The Transaction remains subject to certain closing conditions, including, completion of due diligence, the negotiation and signing of a definitive agreement and obtaining all necessary approvals, including, approval of the respective boards, the approval of the CSE, and if applicable, shareholders of the Company. There can be no guarantees that the Transaction will be completed as proposed or at all.
None of the Payment Shares to be issued pursuant to the Transaction have been or will be registered under the U.S. Securities Act of 1933, as amended (the "U.S. Securities Act"), or any state securities laws, and any Payment Shares issued pursuant to the Transaction are anticipated to be issued in reliance upon available exemptions from such registration requirements pursuant to Rule 506(b) of Regulation D and/or Section 4(a)(2) of the U.S. Securities Act and applicable exemptions under state securities laws. In addition, the Payment Shares to be issued pursuant to the Transaction under an exemption from the registration requirements of the U.S. Securities Act will be "restricted securities" as defined under Rule 144(a)(3) of the U.S. Securities Act and will contain the appropriate restrictive legend as required under the U.S. Securities Act.
The CSE does not accept responsibility for the adequacy or accuracy of this release.

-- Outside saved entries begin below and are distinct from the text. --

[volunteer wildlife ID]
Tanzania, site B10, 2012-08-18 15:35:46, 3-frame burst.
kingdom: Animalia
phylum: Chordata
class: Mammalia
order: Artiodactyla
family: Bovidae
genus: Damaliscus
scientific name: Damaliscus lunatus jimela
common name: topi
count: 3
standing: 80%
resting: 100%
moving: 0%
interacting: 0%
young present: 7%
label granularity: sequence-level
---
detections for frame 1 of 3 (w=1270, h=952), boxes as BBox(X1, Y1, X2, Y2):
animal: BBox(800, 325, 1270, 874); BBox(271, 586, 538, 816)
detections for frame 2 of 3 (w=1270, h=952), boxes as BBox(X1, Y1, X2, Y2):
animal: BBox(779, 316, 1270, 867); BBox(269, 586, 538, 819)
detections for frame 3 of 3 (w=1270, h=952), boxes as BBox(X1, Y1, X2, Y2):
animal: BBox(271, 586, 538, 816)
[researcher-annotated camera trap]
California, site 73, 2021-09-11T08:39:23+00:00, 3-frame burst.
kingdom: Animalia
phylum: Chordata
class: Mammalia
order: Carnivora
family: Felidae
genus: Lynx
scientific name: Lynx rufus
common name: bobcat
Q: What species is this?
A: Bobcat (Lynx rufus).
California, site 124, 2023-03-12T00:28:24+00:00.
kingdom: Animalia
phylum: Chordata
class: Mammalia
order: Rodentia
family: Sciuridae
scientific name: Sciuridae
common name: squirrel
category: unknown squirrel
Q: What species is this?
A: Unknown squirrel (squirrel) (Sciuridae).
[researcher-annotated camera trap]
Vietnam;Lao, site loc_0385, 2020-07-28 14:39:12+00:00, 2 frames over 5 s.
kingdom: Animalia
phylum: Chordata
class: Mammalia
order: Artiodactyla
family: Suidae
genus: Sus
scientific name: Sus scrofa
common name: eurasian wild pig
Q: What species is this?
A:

Cautionary Statement Regarding "Forward-Looking" Information
The forward-looking information contained in this press release is made as of the date of this press release and, except as required by applicable law, the Company does not undertake any obligation to update publicly or to revise any of the included forward-looking information, whether as a result of new information, future events or otherwise, except as may be required by law. By its very nature, such forward-looking information requires the Company to make assumptions that may not materialize or that may not be accurate. This forward-looking information is subject to known and unknown risks and uncertainties and other factors, which may cause actual results, levels of activity and achievements to differ materially from those expressed or implied by such information.